UN SCENARIO SIMILAIRE VECU ENTRE 2012 ET 2019
Toutefois, il faut dire que Macky Sall doit être habitué à gouverner dans la contestation. En effet, tout son premier mandat a été rythmé par des marches et autres manifestations. Contrairement à ce qu’on aperçoit aujourd’hui avec acteurs citoyens en première ligne, les manifestations entre 2012 et 2019 étaient plus portées par des formations politiques et autres coalitions de partis. Quand le président de la République est venu au pouvoir en 2012, il a activé la CREI et emprisonné Karim Wade. Son régime a ainsi fait face, entre 2013 et 2016, à de nombreuses manifestations du PDS, Abdoulaye Wade en tête. Les libéraux ont de ce fait essayé de mener la vie dure à Macky Sall, soutenus en cela par des alliés réunis autour du front pour la défense des intérêts de la République (FPDR).
De nombreux caciques du PDS ont fait la prison dans ce combat jusqu’à ce que Karim Wade soit libéré. Juste après, Macky a été obligé de gérer une nouvelle force qui s’est dressée sur son chemin, la coalition Mankoo Wàttu Sénégal. Une entité regroupant en majorité des acteurs politiques et qui a eu à dénoncer la gestion des ressources pétrolières et gazières du pays. Notamment l’affaire PETRO-TIM dans lequel est impliqué le frère du Président, Aliou Sall. D’ailleurs, certaines de leurs manifestations ont été sévèrement réprimées.
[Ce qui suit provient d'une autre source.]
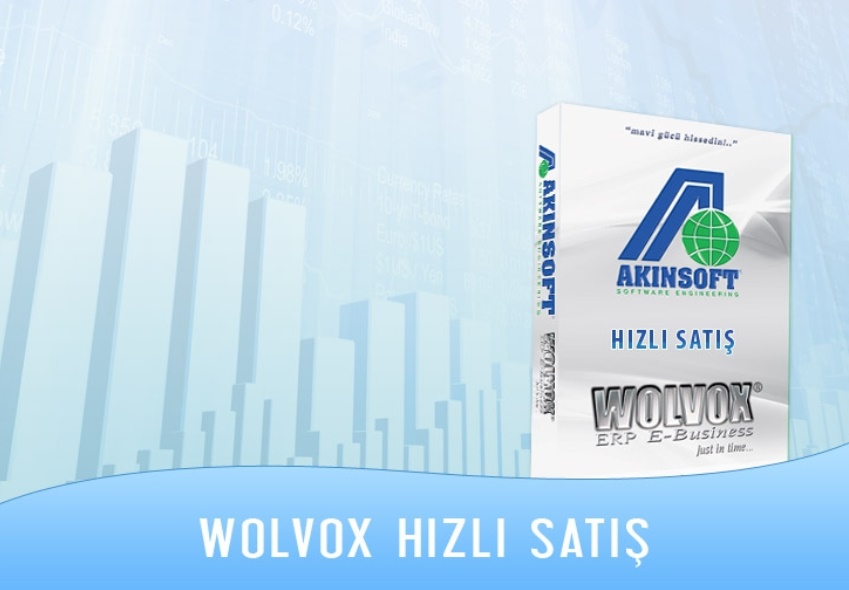 AKINSOFT Wolvox Hızlı Satış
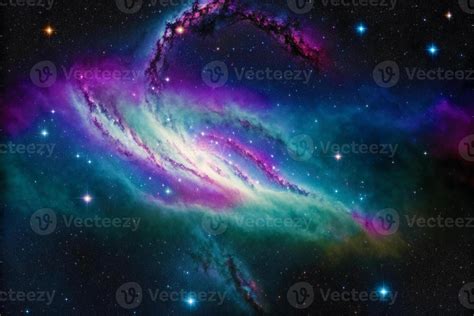 Space Background Cosmic Enigma Capturing The Mysteries Of A Black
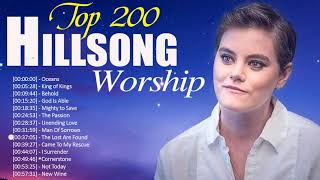 Top 200 Latest Hillsong Praise And Worship Songs Playlist 2021 Medley🙏Top Hillsong Worship Christia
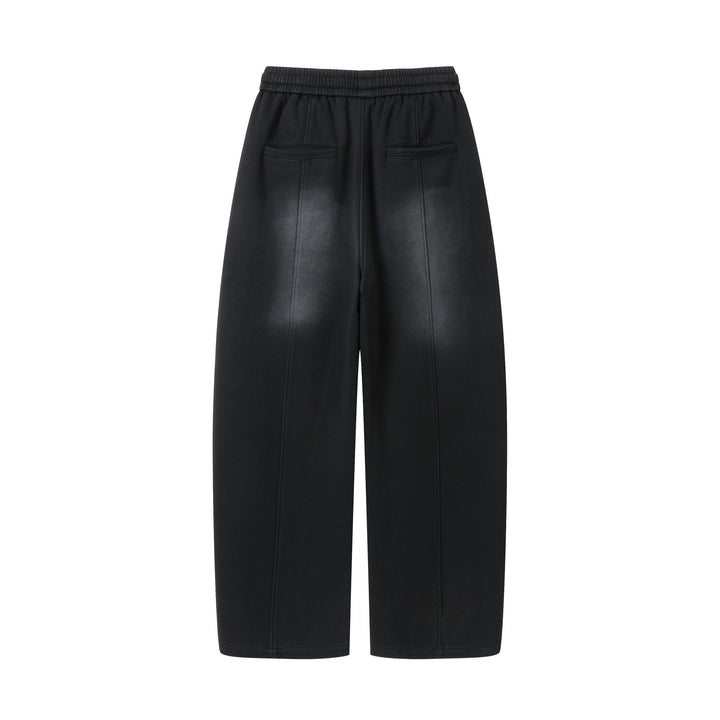 Damen Weite Culotte‑Sweathose mit hohem Bund und Kordelzug Drune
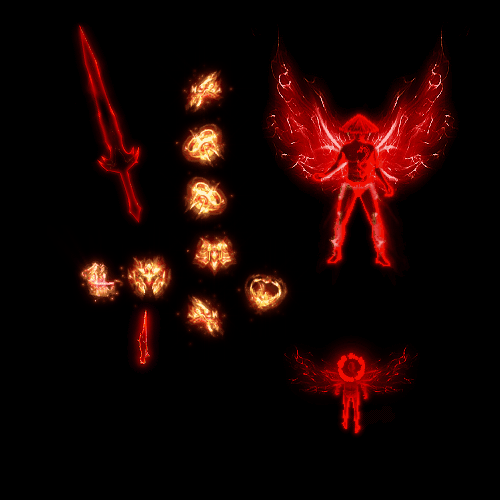 996引擎专用剑甲首饰全套装备系列308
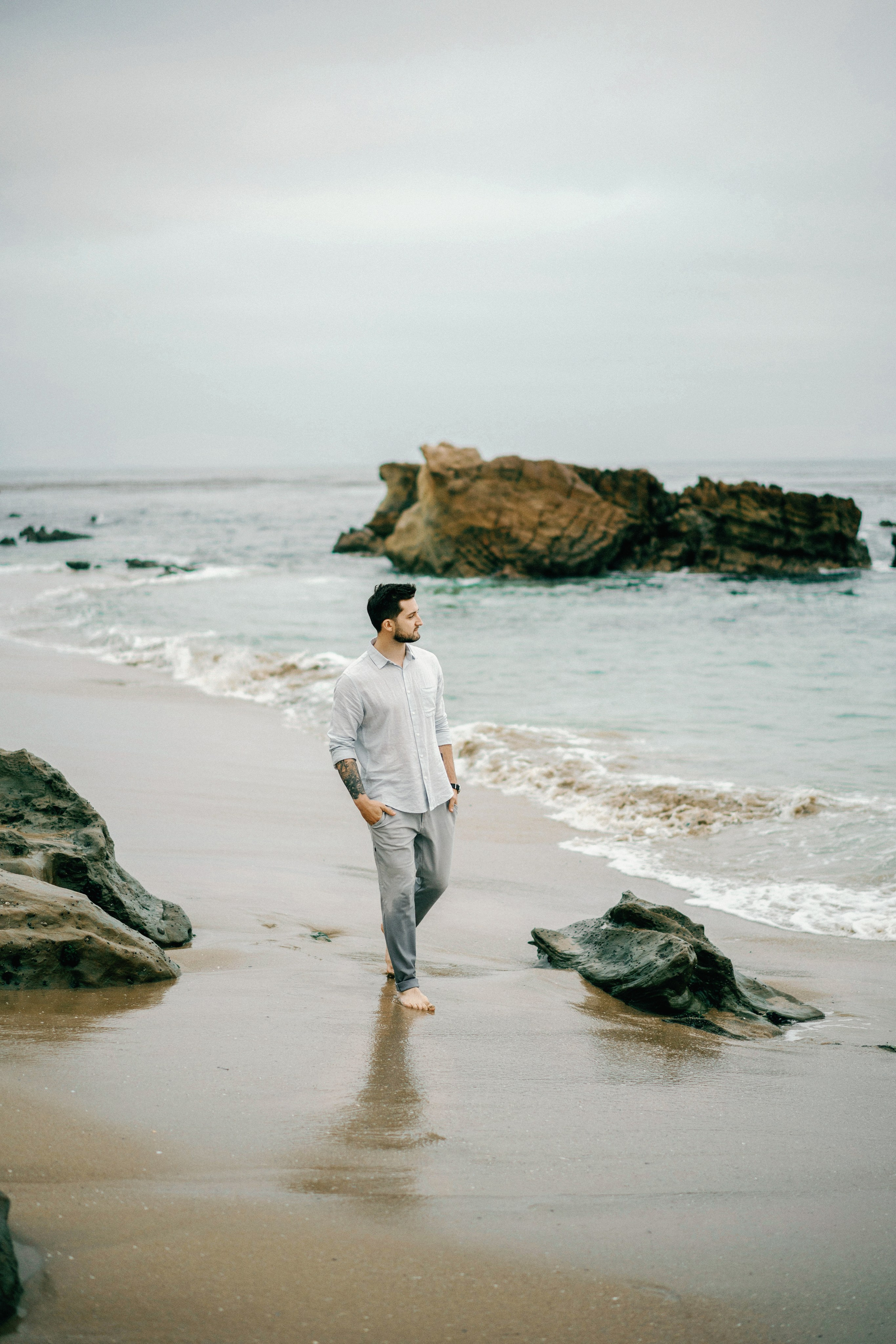 Laguna Beach California Engagement Photography. Wedding Photography & Videography Team in California, Los Angeles, San Francisco, San Diego and Travel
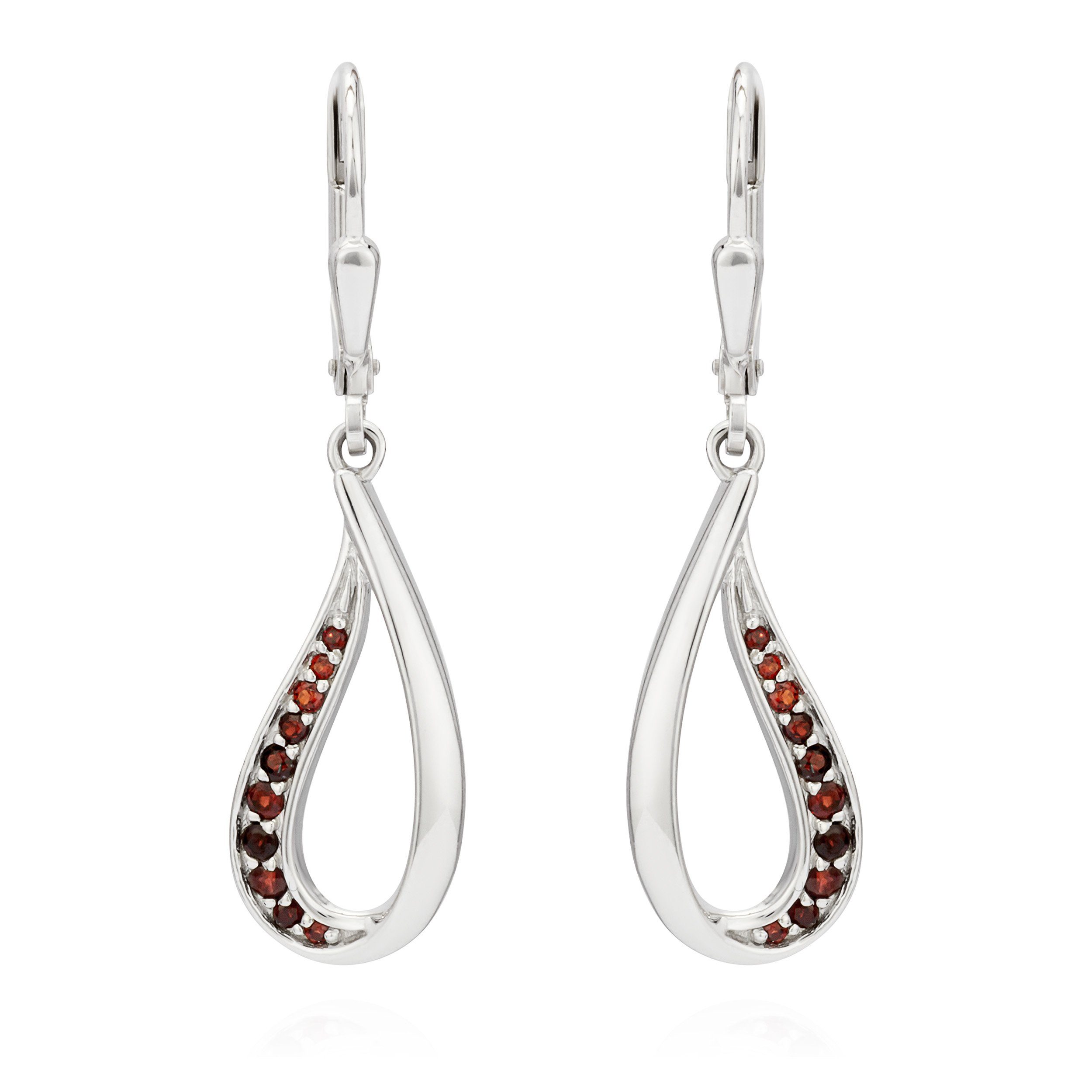 NKlaus Kettenanhänger Paar Brisur Ohrhänger 925 günstig online kaufen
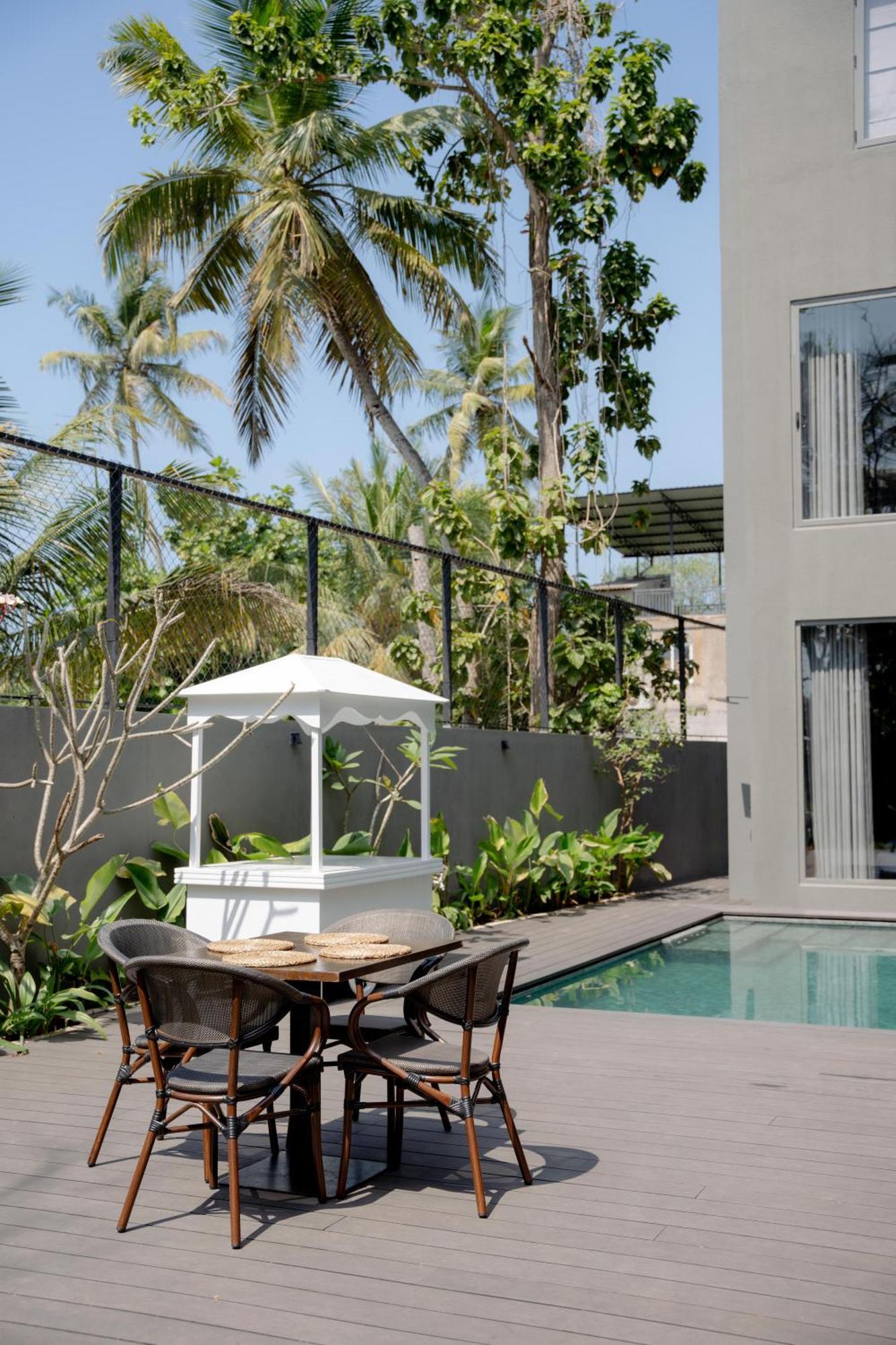 Bohemian Nest Hotell Negombo Exteriör bild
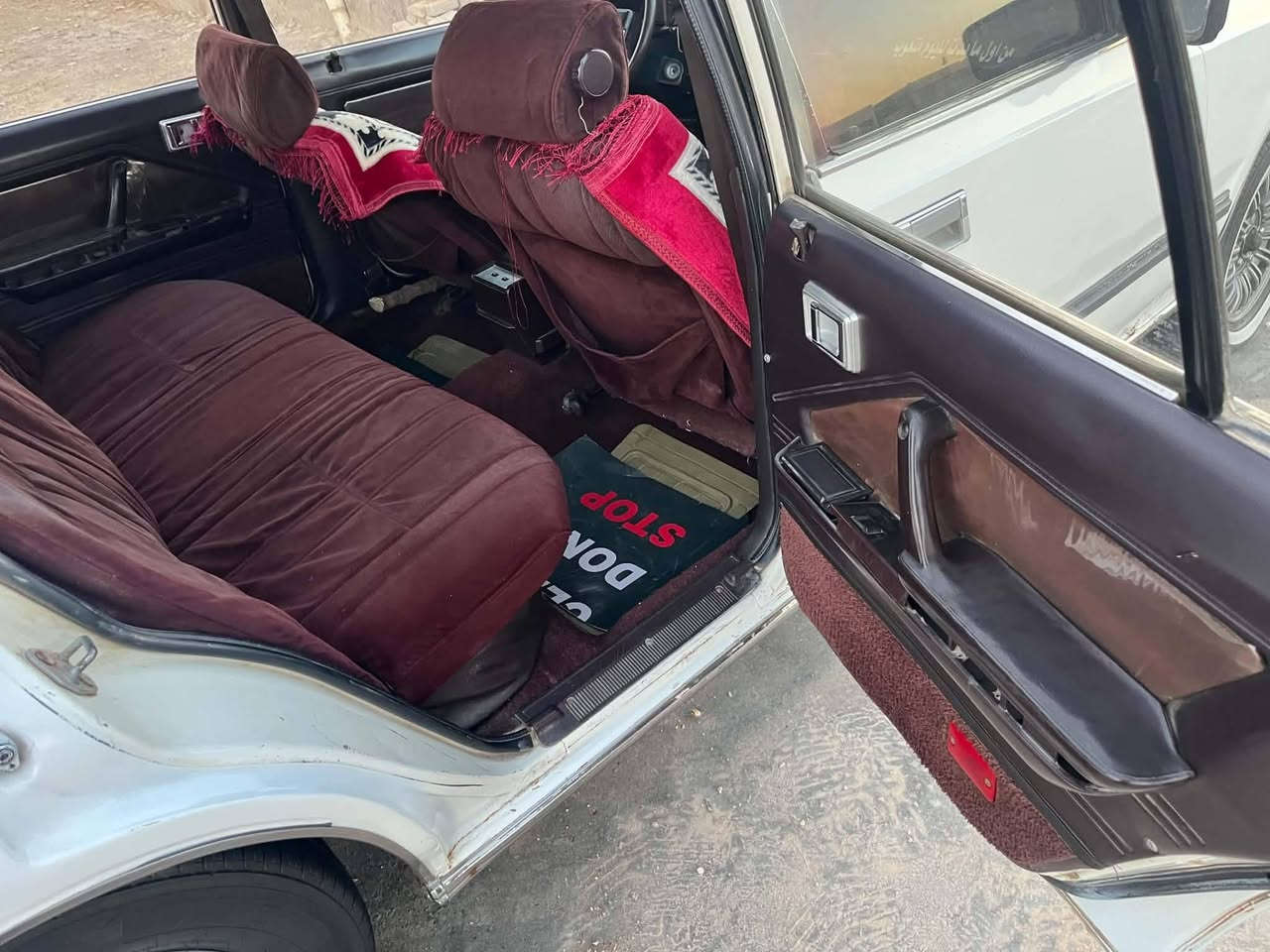 سوبر 85 بسمي مصبوغه حزام قماره بلادي مكينه وكير 300بطه فيشه وبطل مكفولات عنوانه ديوانيه *********** 
سعر 40 وبيه مجال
Et presque concomitamment, Khalifa Sall a été emprisonné dans l’affaire de la caisse d’avance de la ville de Dakar. Très vite, l’opposition réajuste avec comme principale revendication la libération de l’ancien maire de Dakar et le retour de Karim Wade en « exil forcé ». Ce, sans compter les complaintes sur le processus électoral, l’adoption controversée de la loi sur le parrainage, la fixation de la caution pour l’élection présidentielle, entre autres faits décriés jusqu’à la fin du premier mandat du Président Sall en 2019. Pour dire que finalement, Macky n’a régné jusqu’ici que dans la contestation. Et aujourd’hui encore, il est en très mauvaise posture.